* _PASSAGE TO READ_
- - -
The world’s energy problem
The world faces two energy problems: most of our energy still produces greenhouse gas emissions, and hundreds of millions lack access to energy.
Summary
The world lacks safe, low-carbon, and cheap large-scale energy alternatives to fossil fuels. Until we scale up those alternatives the world will continue to face the two energy problems of today. The energy problem that receives most attention is the link between energy access and greenhouse gas emissions. But the world has another global energy problem that is just as big: hundreds of millions of people lack access to sufficient energy entirely, with terrible consequences to themselves and the environment.
The problem that dominates the public discussion on energy is climate change. A climate crisis endangers the natural environment around us, our wellbeing today and the wellbeing of those who come after us.
It is the production of energy that is responsible for 87% of global greenhouse gas emissions and as the chart below shows, people in the richest countries have the very highest emissions.
This chart here will guide us through the discussion of the world's energy problem. It shows the per capita CO2 emissions on the vertical axis against the average income in that country on the horizontal axis.
In countries where people have an average income between $15,000 and $20,000, per capita CO2 emissions are close to the global average (4.8 tonnes CO2 per year). In every country where people's average income is above $25,000 the average emissions per capita are higher than the global average.
The world’s CO2 emissions have been rising quickly and reached 36.6 billion tonnes in 2018. As long as we are emitting greenhouse gases their concentration in the atmosphere increases. To bring climate change to an end the concentration of greenhouse gases in the atmosphere needs to stabilize and to achieve this the world’s greenhouse gas emissions have to decline towards net-zero.
To bring emissions down towards net-zero will be one of the world’s biggest challenges in the years ahead. But the world’s energy problem is actually even larger than that, because the world has not one, but two energy problems.
The twin problems of global energy
The first energy problem: those that have low carbon emissions lack access to energy
The first global energy problem relates to the left-hand side of the scatter-plot above.
People in very poor countries have very low emissions. On average, people in the US emit more carbon dioxide in 4 days than people in poor countries – such as Ethiopia, Uganda, or Malawi – emit in an entire year.1
The reason that the emissions of the poor are low is that they lack access to modern energy and technology. The energy problem of the poorer half of the world is energy poverty. The two charts below show that large shares of people in countries with a GDP per capita of less than $25,000 do not have access to electricity and clean cooking fuels.2
The lack of access to these technologies causes some of the worst global problems of our time.
- - -
* _STORED RECORDS_
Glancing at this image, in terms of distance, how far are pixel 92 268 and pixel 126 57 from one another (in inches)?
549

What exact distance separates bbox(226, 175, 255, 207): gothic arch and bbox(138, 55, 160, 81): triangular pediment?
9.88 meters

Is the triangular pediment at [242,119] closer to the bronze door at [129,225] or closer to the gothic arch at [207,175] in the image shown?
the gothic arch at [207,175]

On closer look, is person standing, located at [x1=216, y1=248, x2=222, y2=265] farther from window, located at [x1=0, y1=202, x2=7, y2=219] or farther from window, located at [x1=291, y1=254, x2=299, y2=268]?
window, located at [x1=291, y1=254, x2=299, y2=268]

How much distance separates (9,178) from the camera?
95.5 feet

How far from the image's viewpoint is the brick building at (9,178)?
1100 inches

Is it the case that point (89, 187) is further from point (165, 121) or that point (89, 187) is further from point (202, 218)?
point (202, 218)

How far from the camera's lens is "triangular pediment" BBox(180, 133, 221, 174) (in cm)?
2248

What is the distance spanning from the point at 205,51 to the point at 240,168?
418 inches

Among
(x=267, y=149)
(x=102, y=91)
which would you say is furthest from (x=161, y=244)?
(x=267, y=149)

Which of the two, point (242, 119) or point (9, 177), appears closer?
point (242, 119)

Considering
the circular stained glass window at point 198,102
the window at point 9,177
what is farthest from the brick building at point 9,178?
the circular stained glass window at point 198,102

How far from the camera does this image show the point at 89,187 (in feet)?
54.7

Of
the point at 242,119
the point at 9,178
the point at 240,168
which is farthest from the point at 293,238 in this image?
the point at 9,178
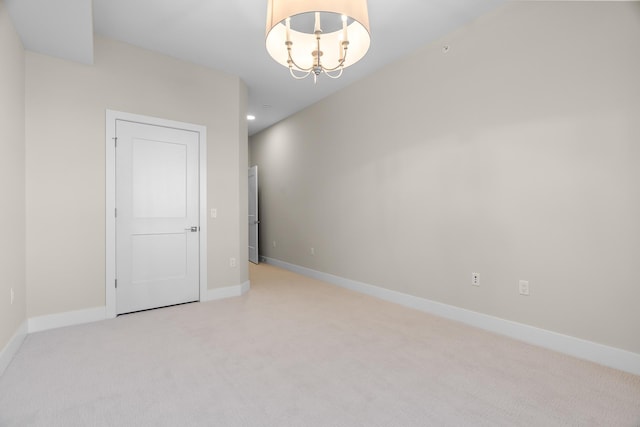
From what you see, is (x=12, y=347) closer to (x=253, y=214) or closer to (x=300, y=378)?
(x=300, y=378)

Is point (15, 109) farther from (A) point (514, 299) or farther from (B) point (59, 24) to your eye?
(A) point (514, 299)

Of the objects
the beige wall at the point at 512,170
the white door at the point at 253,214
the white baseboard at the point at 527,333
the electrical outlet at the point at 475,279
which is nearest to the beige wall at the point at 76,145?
the beige wall at the point at 512,170

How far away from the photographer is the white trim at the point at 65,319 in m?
2.80

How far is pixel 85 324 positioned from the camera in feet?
9.77

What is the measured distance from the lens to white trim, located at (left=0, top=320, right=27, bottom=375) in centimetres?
208

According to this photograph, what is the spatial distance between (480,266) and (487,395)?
4.35 ft

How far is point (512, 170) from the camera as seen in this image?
2666 mm

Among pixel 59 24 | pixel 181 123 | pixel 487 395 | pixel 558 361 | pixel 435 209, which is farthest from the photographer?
pixel 181 123

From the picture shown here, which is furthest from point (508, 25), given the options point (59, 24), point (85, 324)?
point (85, 324)

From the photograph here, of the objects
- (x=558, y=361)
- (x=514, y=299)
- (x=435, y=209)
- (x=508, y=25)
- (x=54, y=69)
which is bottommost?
(x=558, y=361)

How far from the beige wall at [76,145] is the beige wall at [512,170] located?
2.28m

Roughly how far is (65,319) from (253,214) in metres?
3.75

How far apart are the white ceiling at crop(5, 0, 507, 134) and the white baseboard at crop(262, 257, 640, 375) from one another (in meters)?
2.65

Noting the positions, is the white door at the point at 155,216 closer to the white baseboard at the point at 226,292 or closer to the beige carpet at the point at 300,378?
the white baseboard at the point at 226,292
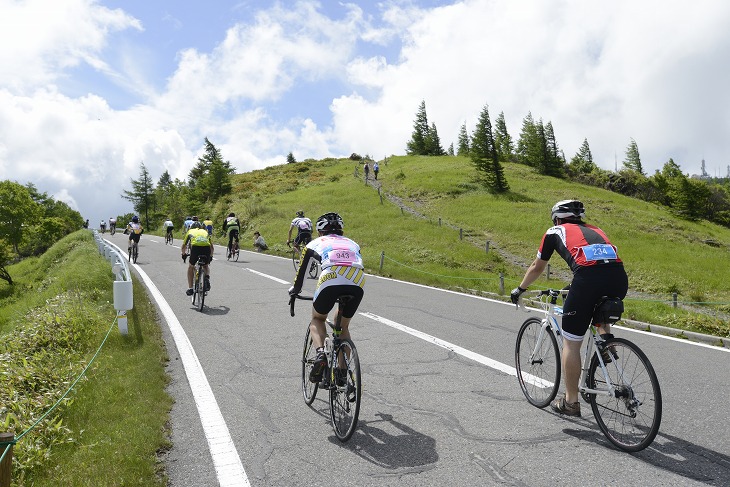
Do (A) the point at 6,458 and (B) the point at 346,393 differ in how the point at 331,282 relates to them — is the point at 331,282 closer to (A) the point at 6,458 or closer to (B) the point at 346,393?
(B) the point at 346,393

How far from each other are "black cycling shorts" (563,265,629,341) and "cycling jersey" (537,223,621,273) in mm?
65

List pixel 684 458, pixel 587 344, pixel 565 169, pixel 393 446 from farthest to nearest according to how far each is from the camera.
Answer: pixel 565 169 → pixel 587 344 → pixel 393 446 → pixel 684 458

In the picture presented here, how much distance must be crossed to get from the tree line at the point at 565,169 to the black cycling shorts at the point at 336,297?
2079 inches

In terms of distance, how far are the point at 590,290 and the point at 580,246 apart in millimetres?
410

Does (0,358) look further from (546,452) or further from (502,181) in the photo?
(502,181)

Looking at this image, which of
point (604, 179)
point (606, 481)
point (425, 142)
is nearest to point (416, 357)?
point (606, 481)

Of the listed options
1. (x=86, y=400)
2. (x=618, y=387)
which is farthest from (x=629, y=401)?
(x=86, y=400)

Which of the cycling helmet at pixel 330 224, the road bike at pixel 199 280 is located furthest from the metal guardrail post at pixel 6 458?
the road bike at pixel 199 280

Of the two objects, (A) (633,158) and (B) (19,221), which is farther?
(A) (633,158)

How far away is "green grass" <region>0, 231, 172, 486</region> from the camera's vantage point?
150 inches

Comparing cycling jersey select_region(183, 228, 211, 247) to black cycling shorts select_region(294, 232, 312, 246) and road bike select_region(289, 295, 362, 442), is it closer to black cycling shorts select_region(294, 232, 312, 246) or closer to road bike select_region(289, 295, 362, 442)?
black cycling shorts select_region(294, 232, 312, 246)

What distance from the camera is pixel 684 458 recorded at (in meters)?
3.78

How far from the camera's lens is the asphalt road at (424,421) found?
365cm

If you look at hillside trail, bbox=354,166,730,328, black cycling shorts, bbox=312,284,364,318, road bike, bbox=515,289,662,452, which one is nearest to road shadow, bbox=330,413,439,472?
- - -
* _WHAT YOU NEED TO DO_
In the text on the world's energy problem, what share of global greenhouse gas emissions is attributed to the production of energy?

* _WRITTEN SOLUTION_
87%